You can check out PDXYAR at http://pdxyar.org. Yar! If you’re in Portland, try to catch them at the Swashbuckler’s Ball on November 17. Yar! You can see other drawings done by my fellow sketchers that night at the Dr.Sketchy’s/PDXYAR Facebook event page.

a little bit belge

Bazi Bierbrasserie, Portland
On the rainy Sunday in SE Portland, it was necessary to occasionally go inside. One very cool place I visited was Bazi Bierbrasserie, a Belgian beer cafe near Hawthorne. I didn’t realize at the time I was sketching in Belgian colours, but it makes sense. I came with fellow urban sketcher Kalina Wilson, who was showing me around the neighbourhood before that evening’s Dr. Sketchy’s pirate-sketching event, which you’ll hear more about in my next post. Naturally, I had the Kwak, I love the Kwak and its funny glass, it’s one of my top three favourite Belgian beers (the others being Charles Quint and Fruit Defendu, if you’re wondering). I don’t recall the name of the beer Kalina had, Draak I think it was, but thankfully she sketched it wonderfully here. (I’m a fan of her work, and her creativity has certainly influenced my own stuff over the past couple of years in various ways, though our styles are very different – you should check out her website Geminica). The proprietor of the bar complemented us on our sketches and told me about the different beers they occasionally get in there from around Belgium, I mentioned I’d lived in Charleroi for a year. That’s where I got a real beer-ducation, talking to locals at La Cuve a Biere, where I would go most nights and fill books with writing, before I was so into urban sketching. I’ve often thought it might be fun to turn some of the writing from my Belgian diaries into a kind of comic, that rainy, clumsy year.

a portland beer-ducation

Cascade, Portland
Cascade Brewing Barrel House in SE Portland.
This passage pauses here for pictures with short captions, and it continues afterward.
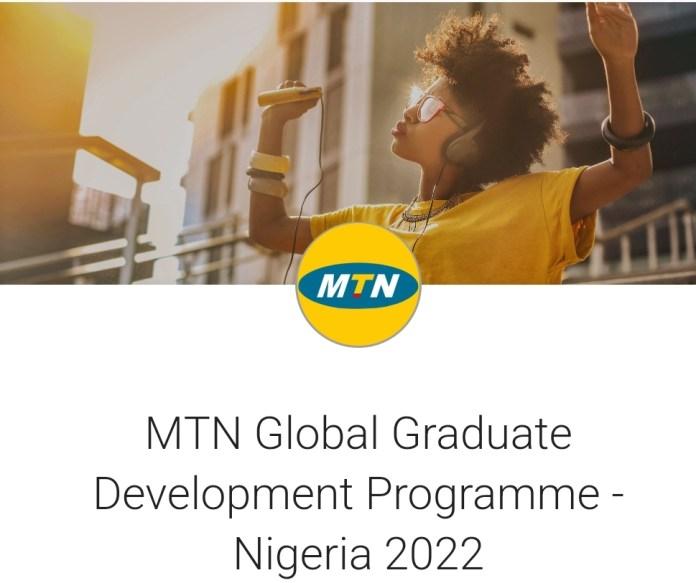 MTN Global Graduate Development Programme 2022 For Nigerians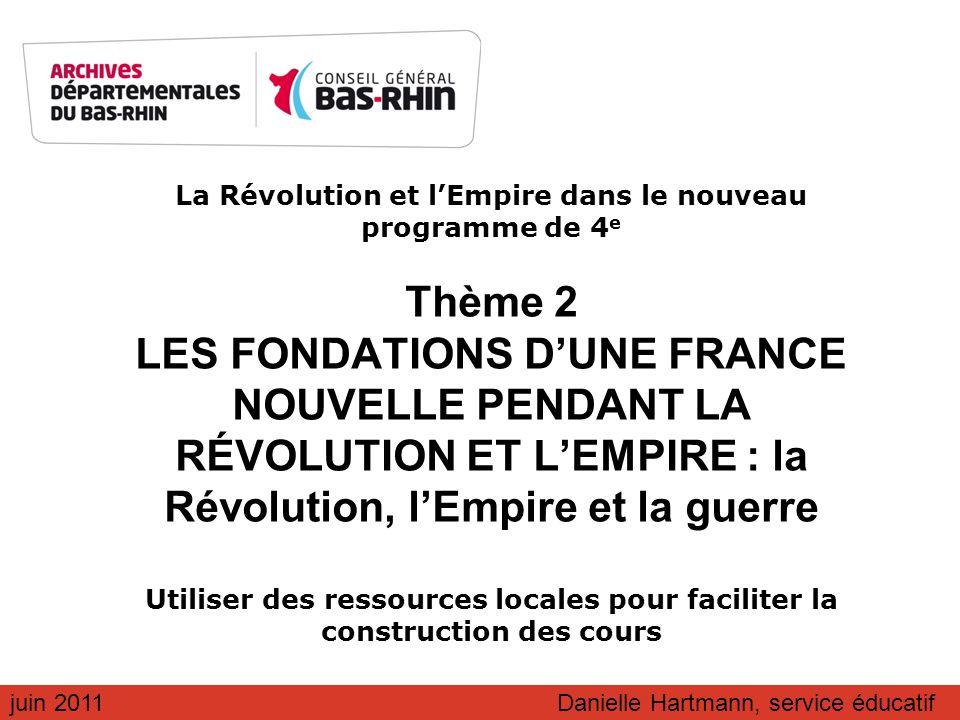 La Révolution et lEmpire dans le nouveau programme de 4 e Thème 2 LES FONDATIONS DUNE FRANCE NOUVELLE PENDANT LA RÉVOLUTION ET LEMPIRE : la Révolution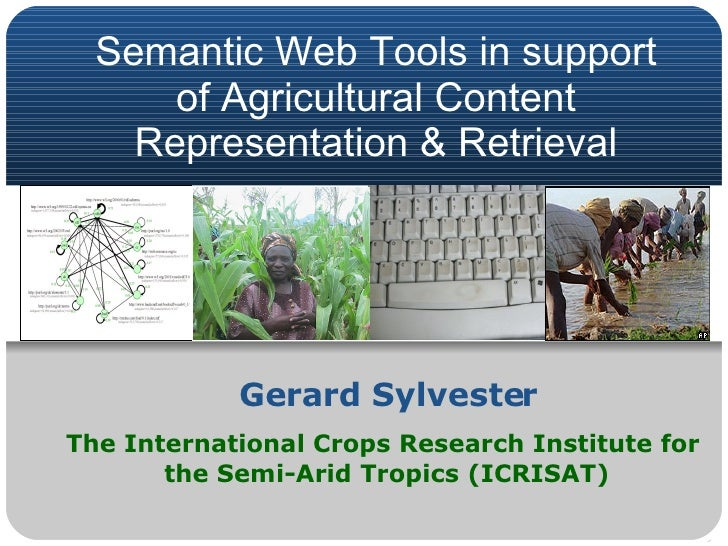 Semantic Web Tools in support of Agricultural Content Representation & Retrieval Gerard Sylvester The International Crops ...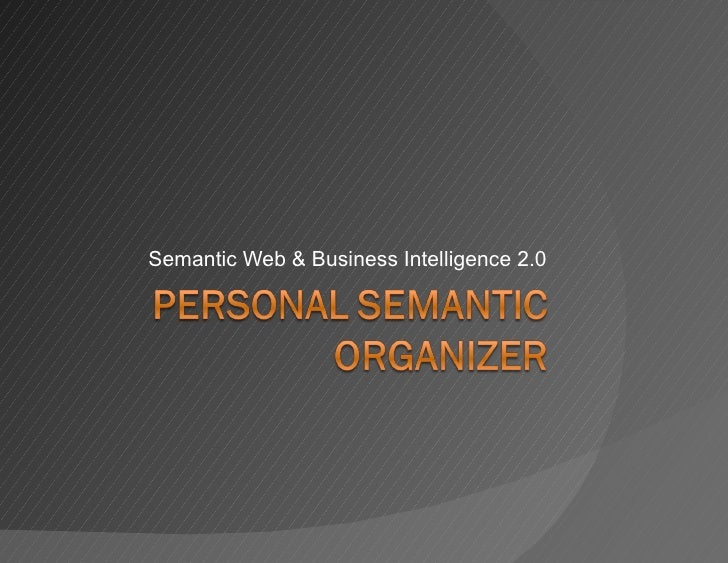 Semantic Web & Business Intelligence 2.0
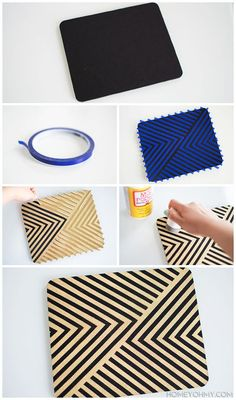 How to paint a mouse pad   Homey Oh My! I taped my design on the black mouse pad with 1/4 inch vinyl tape, then spray painted the mouse pad with one heavy coat of Rust-Oleum Gold Spray Paint.  After removing the tape, I let the mouse pad dry for a couple hours before dabbing on a layer of Mod Podge with a foam pouncer.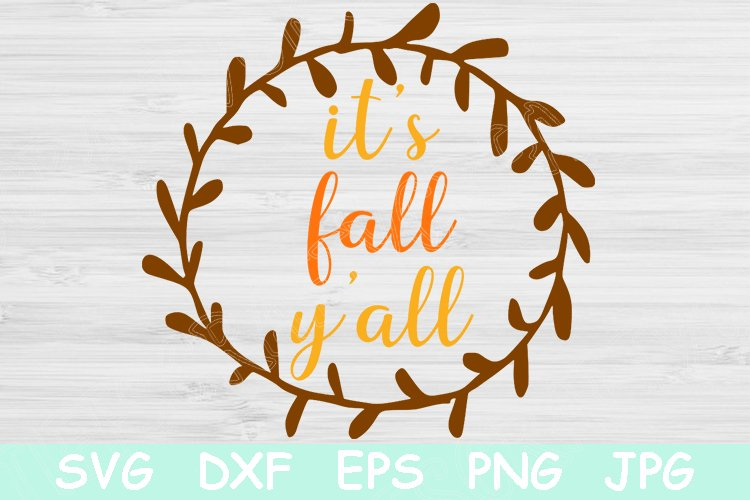 It S Fall Y All Svg Fall Svg Autumn Svg Files For Cricut 530518 Cut Files Design Bundles
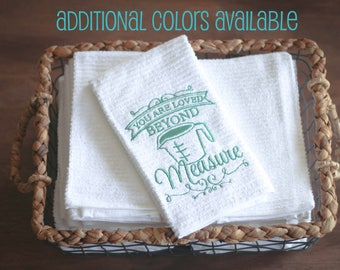 You Are loved Beyond Measure Dish Towel w/ Measuring Cup, Kitchen Towel, Love Quotes, Love Gift, Hostess Gift, Housewarming, Gifts Under 10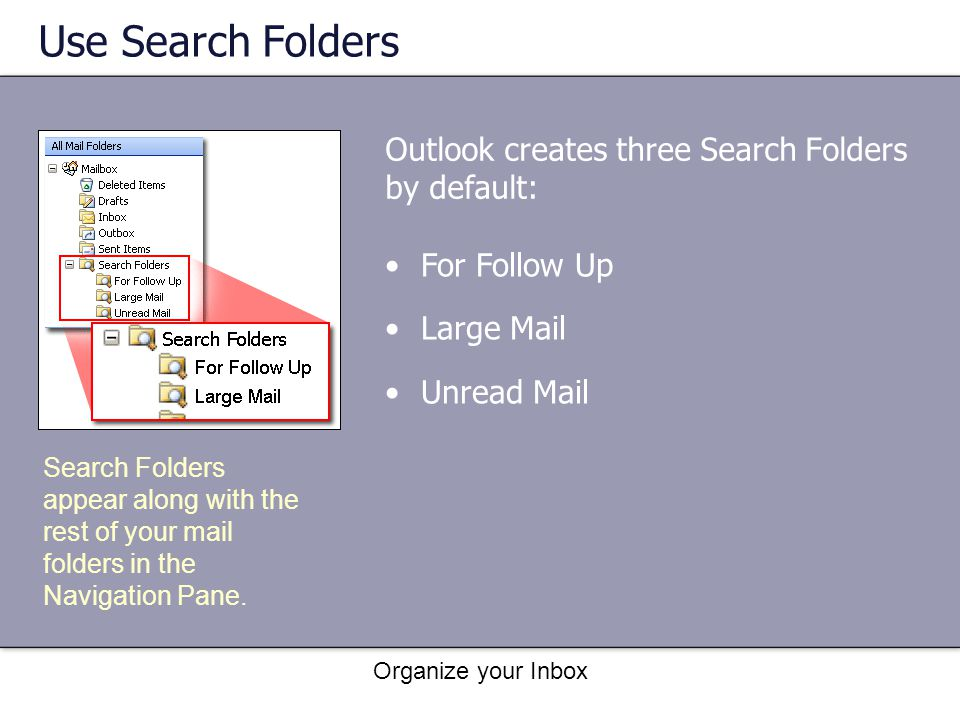 Use Search Folders Outlook creates three Search Folders by default: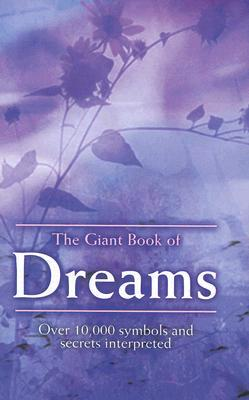 The Giant Book Of Dreams: Over 10,000 Symbols And Secrets Interpreted
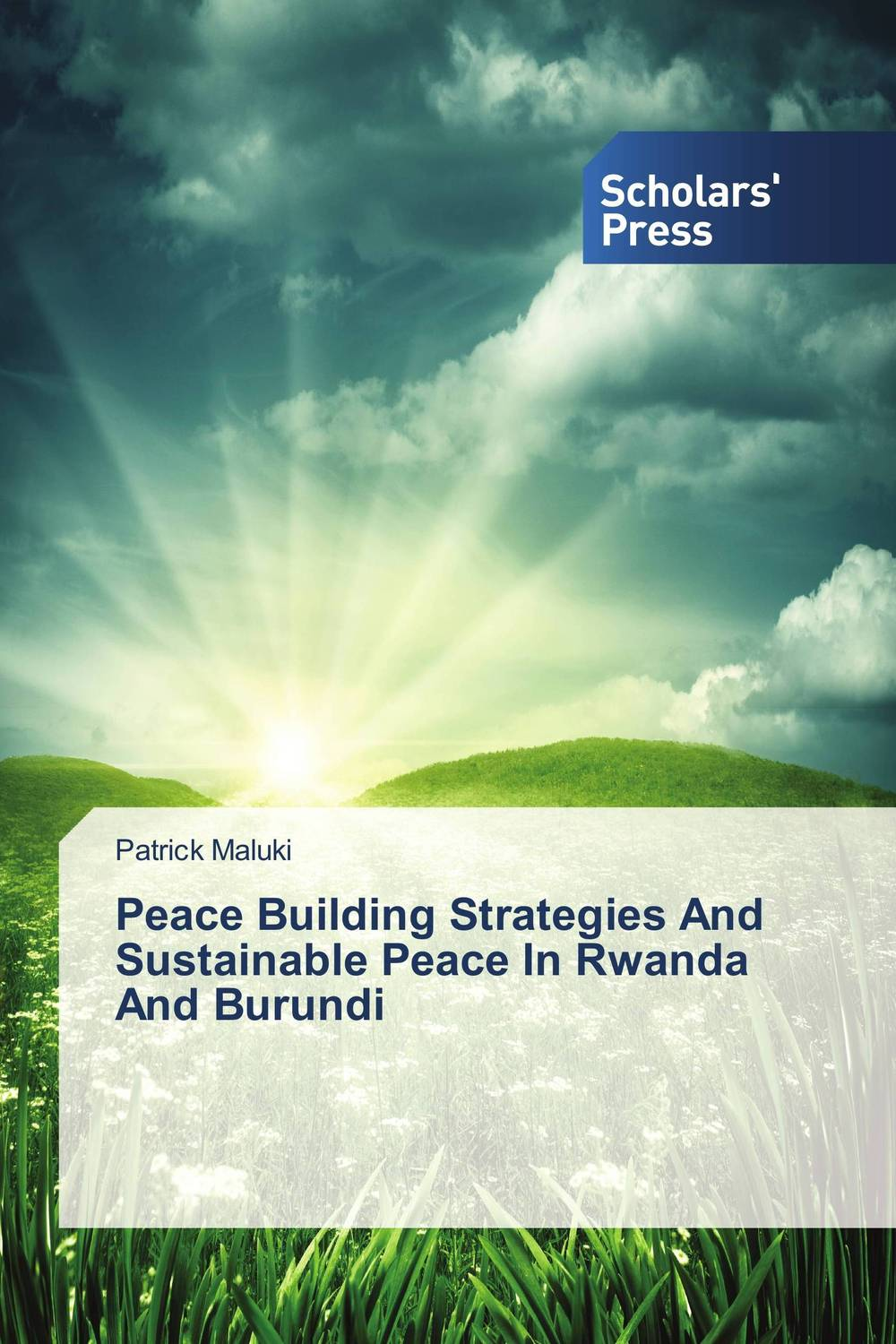 Peace Building Strategies And Sustainable Peace In Rwanda And Burundi peace building strategies and sustainable peace in rwanda and burundi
On the Saturday evening in Portland I was cream-crackered after a day of sketching, and stayed in my hotel watching the San Francisco Giants storing their way through Game Three of the World Series. It was relaxing, I wrote a couple of postcards and finished off some sketches. I popped down to the hotel lobby to access something called the internet, and watched an inning or so at the hotel bar over a beer, listening to large-haired ladies talking in sour tones about their colleagues, while a baseball-capped business-man offered idle chat about the political attack ads being the same here as they are ‘back home’, and all of them being lies, lies and more lies. Occasionally, groups of costumed people wafted by and disappeared into the halloween partying night. Well, fun though that was, lying in bed watching the baseball was significantly better.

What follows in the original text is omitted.